That aside, which is the natural right, the right of the baby to live, or the right of the woman to "control her own body"?
Let's put it this way, I'm not going to make the effort the replace "right to commit murder on her unborn child" to "right to control who and if anyone occupies her uterus". That's not a material alteration since for the purposes of this argument it was assumed, and I hope it didn't need to be stated, that the process of murdering the child was merely the abortion procedure of your choice.
So state explicitly: Is the right of a woman to control her body and thereby the occupancy of her uterus a natural right in your theory, or is it not?
This question must be answered by you.
Which right does not exist as a natural right? Remember, since rights are innate, there cannot exist a temporary suspension of the right of the mother to control her own body while knocked up. Look up the word "inalienable" sometime.
We're turning blue in anticipation.
If you disagree, name a non-functional right.
Slavery predates government.
That's the fact of human slavery in the United States. If you're trying to say the soul can't be owned, that's nice. The box the soul was in was very much for sale and ownership.

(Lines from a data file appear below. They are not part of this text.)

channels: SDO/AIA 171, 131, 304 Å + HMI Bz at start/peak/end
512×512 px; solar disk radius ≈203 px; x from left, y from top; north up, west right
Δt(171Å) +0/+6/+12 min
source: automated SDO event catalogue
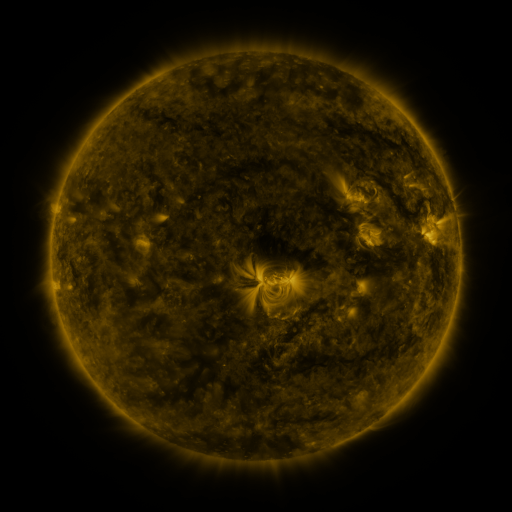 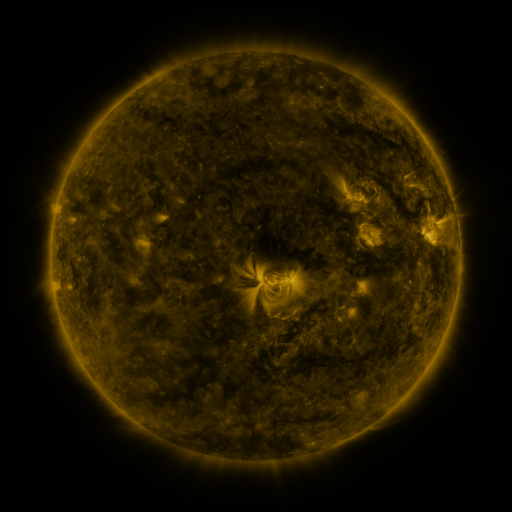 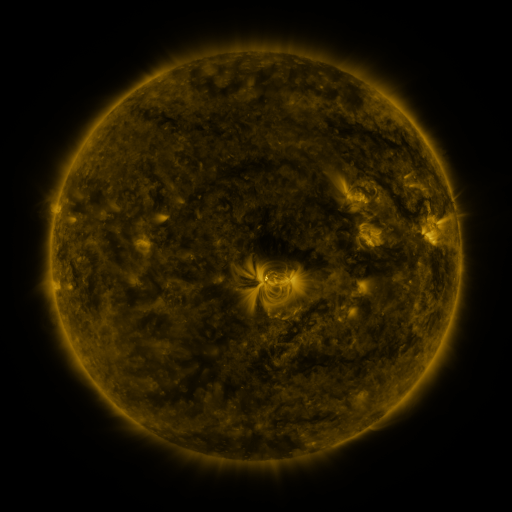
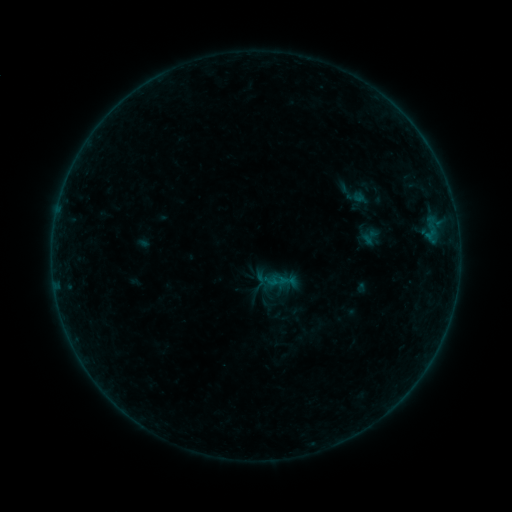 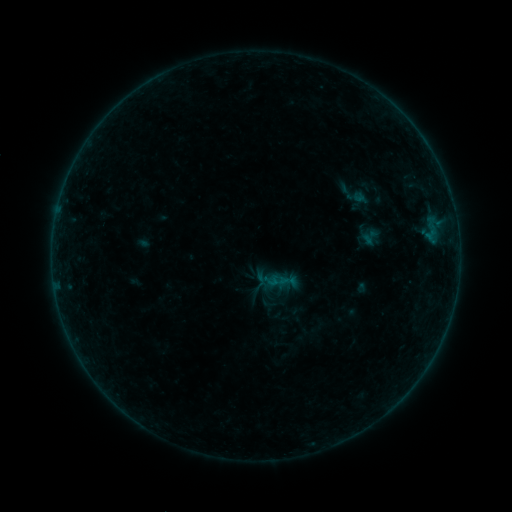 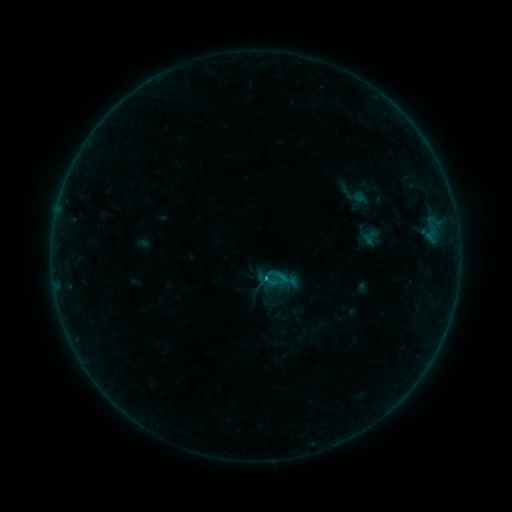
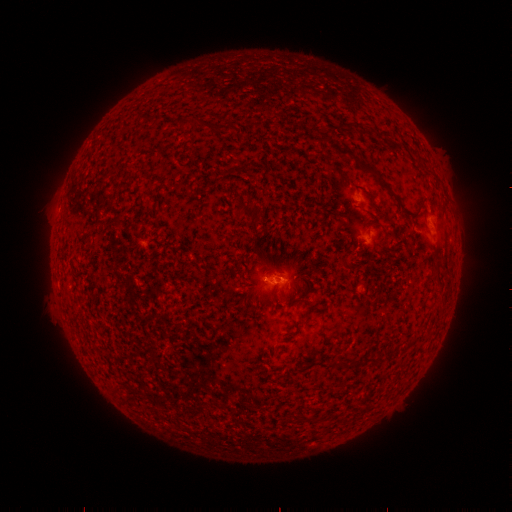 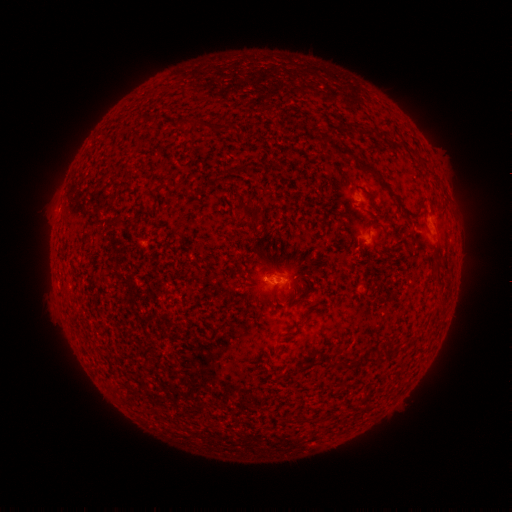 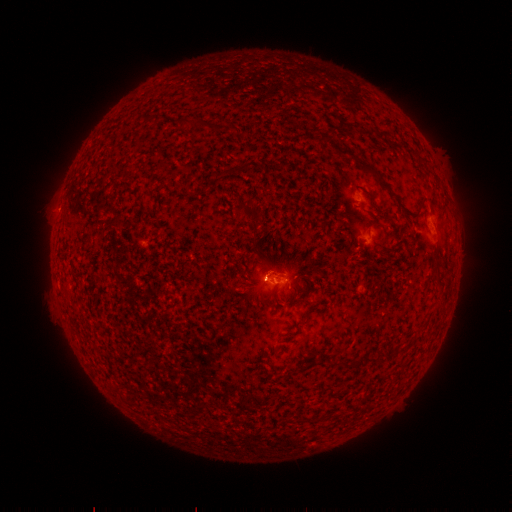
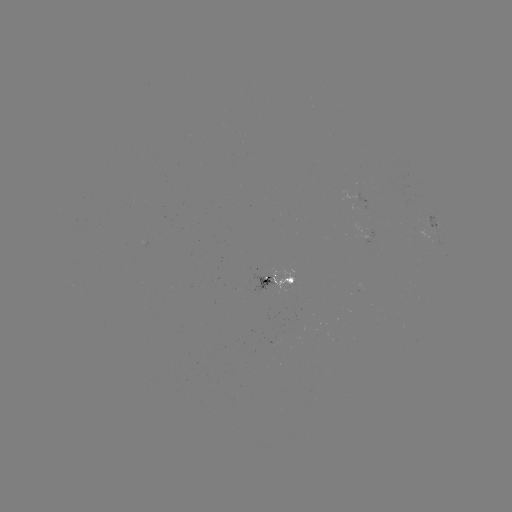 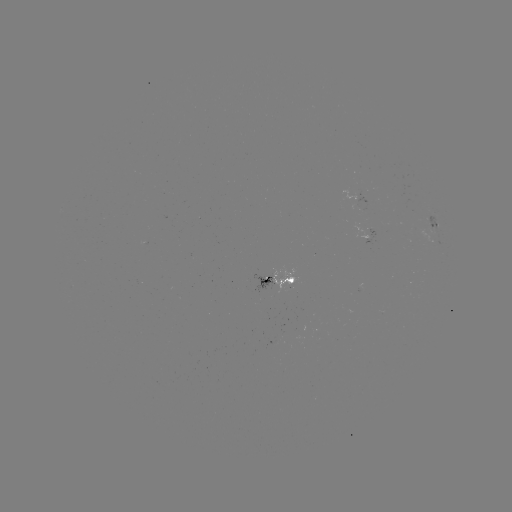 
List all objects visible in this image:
B5.3 flare: (263, 275)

You're problem is you've decided that you're going to be the arbiter of what is and what is not a "natural" right, and your feelings tell you that people can't be owned, which flies in the face of human history.

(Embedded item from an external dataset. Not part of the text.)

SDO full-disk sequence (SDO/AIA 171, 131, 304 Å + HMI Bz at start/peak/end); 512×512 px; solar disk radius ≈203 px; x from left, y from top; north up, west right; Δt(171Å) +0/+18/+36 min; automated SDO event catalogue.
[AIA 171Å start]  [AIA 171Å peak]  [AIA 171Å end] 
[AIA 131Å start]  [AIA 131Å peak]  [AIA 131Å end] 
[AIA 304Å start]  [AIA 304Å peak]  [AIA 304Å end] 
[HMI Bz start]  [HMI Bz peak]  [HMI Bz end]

As you stated, rights exist whether they're expressed or not. Presently, force is being used to suppress the rights of people to own other people. If and when that force expires, rest assured that people will resume their habit of owning others.
You're assuming that today's state of affairs, based on your innate moral sense, somehow reflects reality. You can't show that slave ownership is not a natural right. You've argued that natural rights exist even in suppression. Merely because some people own slaves and suprress their slaves right to own others does not contrue proof that slave ownership is not a natural right.
What you're really arguing here is that because people have a natural right to be free then people can't have a natural right to own slaves, and you're blind to the fact that the opposite statement is equally true, namely, that if people have a natural right to own slaves, then people can't have a natural right to be free.
Your emotions, not logic, cause you to decide that one is "natural" and not the other, even though you yourself claim that rights exist in suppression.
Logically, EITHER alternative, given your postulates, is possible and real. You're stating that mutually exclusive rights exist.
Viable cultures have existed in history in which the natural right to own slaves is exercised, and others in which the natural right to not be owned are exercised. That the latter case is the modern norm does not alter the facts of history.
You've failed to define what a "natural right" is to the exclusion of their contradictory opposites.
Since either alternative may exist, it's simple to recognize that neither, in fact, have any need to exist, and that human societies are expressions of the balance of powers between groups and individuals, and that discussions of "rights" are nothing more than discussiong on the limitations of those powers.
YOU established the existence of non-expressed rights. That axiom leads ineluctably to the conclusion that the idea of rights is not an essential element in discussing human societies, merely a verbal atavism held over from the superstitious times when it was assumed the rights of society descended from God.
You can't understand this because you can't surrender your superstitions.
It took me years to gain the epiphany, and I know many aren't up to the task. But it can't hurt you to try.
What you've failed to do is prove that the right to own others does not exist.
I've proved that the use of the concept of rights in language is a convenience encouraging mental sloth, and nothing but a convenience. It is not an accurate description of processes of human interaction.
What I was arguing in that case was that the free expression of one right, that of bodily ownership and control, contradicts and nullifies the free expression of another right, that of life. We're not discussing an abuse of power suppressing rights, but the free expression of the rights themselves.